====== PAGE TEXT ======

# First Duck



## kayak1979 (Jul 13, 2014)

My first time out hunting wood duck. Got him flying in right at me along a river. No decoys or calls. Hopefully the first of many.


----------



## 21938 (Feb 17, 2010)

Way to go kayak! Beautiful bird.


----------



## BuckeyeHunter (Nov 5, 2008)

That is a nice one, I've been looking for a nice drake woody for my wall for a couple years. Just don't shoot many as I hunt mainly on open water and they all seem to be hens or immature!


----------



## SMBHooker (Jan 3, 2008)

What a beauty! Congrats.


----------



## NOTMRDUCKS (Dec 3, 2011)

Congratulation on your first Wood Duck!


----------



## RobFyl (Dec 15, 2010)

I got this guy on opening day. My first drake woody. He had to go to the taxidermist.



Posted using Outdoor Hub Campfire


----------



## RobFyl (Dec 15, 2010)

Posted using Outdoor Hub Campfire


----------



## Mushijobah (May 4, 2004)

Congrats on the beautiful wood duck. River jump shoots and kayak runs are fun!


----------



## Scum_Frog (Apr 3, 2009)

I've got woodys below my stand every time I hunt the creek. One monster he is huge. Beautiful bird. Thought about buying some stamps and taking a few to mount for the barn. Beautiful birds.

====== EXTRACTED INFORMATION ======

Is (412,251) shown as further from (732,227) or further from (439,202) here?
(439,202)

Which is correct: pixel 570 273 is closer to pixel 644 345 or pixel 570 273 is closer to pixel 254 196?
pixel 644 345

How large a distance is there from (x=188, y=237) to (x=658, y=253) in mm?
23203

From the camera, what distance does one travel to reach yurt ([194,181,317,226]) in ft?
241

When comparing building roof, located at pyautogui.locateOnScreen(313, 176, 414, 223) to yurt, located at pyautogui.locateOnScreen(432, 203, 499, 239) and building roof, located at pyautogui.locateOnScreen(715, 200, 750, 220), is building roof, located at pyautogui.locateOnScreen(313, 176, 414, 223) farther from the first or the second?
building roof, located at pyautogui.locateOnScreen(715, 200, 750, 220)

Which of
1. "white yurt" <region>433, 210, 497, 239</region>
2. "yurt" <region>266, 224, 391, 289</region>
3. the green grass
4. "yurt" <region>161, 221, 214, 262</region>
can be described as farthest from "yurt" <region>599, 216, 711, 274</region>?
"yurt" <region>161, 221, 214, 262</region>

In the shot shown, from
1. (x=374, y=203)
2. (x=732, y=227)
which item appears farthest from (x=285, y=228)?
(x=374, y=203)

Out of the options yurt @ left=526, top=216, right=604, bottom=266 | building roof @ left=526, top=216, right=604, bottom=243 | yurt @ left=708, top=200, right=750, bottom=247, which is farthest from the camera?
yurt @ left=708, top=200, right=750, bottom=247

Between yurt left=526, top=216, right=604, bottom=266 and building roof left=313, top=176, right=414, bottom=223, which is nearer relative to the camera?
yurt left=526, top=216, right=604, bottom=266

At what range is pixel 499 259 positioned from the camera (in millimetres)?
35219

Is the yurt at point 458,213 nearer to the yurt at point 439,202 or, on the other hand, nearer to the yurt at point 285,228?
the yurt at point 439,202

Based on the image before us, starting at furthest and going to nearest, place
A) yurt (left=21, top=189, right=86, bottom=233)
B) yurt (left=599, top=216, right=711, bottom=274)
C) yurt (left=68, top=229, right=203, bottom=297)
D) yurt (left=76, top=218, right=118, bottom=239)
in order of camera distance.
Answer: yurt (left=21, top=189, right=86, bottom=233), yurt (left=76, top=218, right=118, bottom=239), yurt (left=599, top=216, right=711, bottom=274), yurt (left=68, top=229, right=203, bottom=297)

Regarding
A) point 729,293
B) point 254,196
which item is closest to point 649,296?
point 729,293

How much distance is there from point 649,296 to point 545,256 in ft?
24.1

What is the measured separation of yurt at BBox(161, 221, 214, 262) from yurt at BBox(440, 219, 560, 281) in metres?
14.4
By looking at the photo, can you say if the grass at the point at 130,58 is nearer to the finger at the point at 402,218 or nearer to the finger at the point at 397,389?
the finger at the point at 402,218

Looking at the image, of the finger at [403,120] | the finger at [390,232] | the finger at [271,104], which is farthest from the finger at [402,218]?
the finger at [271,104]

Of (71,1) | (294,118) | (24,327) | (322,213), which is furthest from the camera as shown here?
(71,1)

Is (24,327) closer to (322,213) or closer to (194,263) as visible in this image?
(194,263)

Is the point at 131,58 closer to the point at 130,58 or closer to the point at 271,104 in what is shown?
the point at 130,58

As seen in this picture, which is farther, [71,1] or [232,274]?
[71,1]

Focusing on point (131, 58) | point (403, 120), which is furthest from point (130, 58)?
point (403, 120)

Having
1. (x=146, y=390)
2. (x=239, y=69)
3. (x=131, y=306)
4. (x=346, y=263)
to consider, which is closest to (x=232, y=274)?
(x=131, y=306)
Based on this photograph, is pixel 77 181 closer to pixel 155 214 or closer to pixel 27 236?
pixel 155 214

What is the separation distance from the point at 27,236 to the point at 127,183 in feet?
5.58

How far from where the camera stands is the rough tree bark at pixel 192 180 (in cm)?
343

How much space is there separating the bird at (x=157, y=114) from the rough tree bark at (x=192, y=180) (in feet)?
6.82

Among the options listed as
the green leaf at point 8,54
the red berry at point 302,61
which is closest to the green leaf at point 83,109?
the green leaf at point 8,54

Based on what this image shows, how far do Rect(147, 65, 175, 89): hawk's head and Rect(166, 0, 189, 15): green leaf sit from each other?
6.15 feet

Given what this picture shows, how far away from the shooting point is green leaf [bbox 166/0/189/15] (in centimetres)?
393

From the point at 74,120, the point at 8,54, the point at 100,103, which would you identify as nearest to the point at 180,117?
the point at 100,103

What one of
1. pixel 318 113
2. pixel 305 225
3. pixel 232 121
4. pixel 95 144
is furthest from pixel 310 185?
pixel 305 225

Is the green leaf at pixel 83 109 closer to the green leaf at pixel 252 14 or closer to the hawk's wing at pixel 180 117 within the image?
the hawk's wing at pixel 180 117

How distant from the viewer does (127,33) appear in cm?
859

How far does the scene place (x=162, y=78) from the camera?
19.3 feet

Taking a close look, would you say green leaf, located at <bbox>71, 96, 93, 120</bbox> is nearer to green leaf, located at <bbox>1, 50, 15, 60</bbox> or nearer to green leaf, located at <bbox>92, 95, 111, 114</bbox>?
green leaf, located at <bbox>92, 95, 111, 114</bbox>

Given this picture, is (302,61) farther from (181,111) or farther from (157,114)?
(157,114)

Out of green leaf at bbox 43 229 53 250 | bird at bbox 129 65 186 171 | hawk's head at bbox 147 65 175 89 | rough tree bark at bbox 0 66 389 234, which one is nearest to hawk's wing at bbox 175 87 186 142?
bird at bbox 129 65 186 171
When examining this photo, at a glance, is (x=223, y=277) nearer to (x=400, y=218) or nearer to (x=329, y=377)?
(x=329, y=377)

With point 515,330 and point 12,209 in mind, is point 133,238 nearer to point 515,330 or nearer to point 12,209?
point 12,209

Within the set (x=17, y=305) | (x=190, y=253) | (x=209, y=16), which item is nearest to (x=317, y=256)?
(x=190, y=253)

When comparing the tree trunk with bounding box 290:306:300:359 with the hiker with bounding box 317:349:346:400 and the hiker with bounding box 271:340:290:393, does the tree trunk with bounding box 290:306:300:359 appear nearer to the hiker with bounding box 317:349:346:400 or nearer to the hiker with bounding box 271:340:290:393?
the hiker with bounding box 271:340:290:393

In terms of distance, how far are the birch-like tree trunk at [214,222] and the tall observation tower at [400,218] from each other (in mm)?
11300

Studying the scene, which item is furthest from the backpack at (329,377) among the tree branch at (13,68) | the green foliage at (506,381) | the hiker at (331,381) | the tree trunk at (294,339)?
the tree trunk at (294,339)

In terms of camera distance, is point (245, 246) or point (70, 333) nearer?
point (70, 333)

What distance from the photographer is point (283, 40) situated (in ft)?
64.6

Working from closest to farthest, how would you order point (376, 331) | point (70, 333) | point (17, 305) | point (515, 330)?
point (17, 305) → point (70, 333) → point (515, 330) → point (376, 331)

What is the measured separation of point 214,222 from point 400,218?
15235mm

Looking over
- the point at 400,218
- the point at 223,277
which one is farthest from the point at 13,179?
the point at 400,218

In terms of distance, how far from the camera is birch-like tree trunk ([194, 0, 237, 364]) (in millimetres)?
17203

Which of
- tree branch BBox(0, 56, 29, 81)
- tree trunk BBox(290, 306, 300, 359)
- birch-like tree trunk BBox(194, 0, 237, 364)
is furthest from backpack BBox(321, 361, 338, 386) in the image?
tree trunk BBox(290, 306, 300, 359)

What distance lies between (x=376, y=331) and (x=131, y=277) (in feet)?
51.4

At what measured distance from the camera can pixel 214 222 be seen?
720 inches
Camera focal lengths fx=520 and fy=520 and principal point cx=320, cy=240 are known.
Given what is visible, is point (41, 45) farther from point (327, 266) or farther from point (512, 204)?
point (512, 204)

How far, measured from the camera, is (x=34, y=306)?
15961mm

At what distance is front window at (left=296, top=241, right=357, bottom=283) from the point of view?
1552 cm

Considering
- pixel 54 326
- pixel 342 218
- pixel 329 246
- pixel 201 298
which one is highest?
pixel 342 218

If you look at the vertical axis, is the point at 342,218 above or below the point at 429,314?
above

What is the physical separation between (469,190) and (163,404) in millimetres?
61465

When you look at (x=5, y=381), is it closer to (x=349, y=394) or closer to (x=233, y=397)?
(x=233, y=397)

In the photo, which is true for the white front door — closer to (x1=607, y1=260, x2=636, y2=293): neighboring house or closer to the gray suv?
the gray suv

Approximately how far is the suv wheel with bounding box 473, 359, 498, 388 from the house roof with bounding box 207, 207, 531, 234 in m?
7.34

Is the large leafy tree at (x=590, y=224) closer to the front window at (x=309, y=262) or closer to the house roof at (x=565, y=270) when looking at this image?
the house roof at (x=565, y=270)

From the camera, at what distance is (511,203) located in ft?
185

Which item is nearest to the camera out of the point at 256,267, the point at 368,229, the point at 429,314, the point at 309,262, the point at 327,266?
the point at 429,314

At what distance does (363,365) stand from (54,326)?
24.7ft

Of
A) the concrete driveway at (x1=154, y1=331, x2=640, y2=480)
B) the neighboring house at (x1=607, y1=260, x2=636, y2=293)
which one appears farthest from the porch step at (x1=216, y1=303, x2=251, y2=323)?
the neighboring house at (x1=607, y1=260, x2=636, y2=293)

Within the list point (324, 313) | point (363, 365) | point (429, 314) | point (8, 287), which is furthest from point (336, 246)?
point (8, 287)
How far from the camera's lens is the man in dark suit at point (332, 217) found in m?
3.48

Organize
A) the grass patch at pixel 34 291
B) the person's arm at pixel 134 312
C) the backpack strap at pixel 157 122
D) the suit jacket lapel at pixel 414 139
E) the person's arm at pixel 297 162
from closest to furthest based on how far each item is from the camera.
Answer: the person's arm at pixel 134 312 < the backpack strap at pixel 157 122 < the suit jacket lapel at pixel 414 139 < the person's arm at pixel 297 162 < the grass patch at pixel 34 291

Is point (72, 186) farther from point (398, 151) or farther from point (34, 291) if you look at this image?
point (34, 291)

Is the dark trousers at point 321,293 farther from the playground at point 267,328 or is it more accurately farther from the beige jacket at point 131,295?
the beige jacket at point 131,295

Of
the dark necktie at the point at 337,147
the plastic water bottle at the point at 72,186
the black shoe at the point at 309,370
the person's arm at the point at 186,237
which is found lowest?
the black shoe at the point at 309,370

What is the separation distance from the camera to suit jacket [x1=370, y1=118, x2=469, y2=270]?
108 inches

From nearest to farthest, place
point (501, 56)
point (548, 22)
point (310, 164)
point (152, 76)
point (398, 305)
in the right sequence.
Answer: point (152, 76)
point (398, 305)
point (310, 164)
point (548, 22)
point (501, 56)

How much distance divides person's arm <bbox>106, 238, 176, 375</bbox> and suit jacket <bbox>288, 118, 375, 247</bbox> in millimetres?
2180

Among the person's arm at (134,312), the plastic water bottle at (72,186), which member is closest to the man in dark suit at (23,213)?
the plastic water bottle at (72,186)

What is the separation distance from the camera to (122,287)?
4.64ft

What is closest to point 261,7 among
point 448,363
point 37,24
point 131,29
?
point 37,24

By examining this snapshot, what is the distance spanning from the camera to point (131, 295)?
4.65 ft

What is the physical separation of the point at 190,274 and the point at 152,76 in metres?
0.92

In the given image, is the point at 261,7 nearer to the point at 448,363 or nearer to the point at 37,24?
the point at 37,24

======

▸ DIRECTIVE 1
Please decide whether each statement agrees with the wood duck thread, answering yes or no and quoting the deciding words: (a) kayak1979 used decoys to bring in the bird; (b) BuckeyeHunter hunts mainly on open water; (c) RobFyl sent his drake to the taxidermist.
▸ DIRECTIVE 2
Print the stretch of the wood duck thread from "## BuckeyeHunter (Nov" through "hens or immature!", word for word.

▸ EXERCISE ANSWER 1
(a) No: "No decoys or calls."
(b) Yes: "I hunt mainly on open water"
(c) Yes: "He had to go to the taxidermist."

▸ EXERCISE ANSWER 2
## BuckeyeHunter (Nov 5, 2008)

That is a nice one, I've been looking for a nice drake woody for my wall for a couple years. Just don't shoot many as I hunt mainly on open water and they all seem to be hens or immature!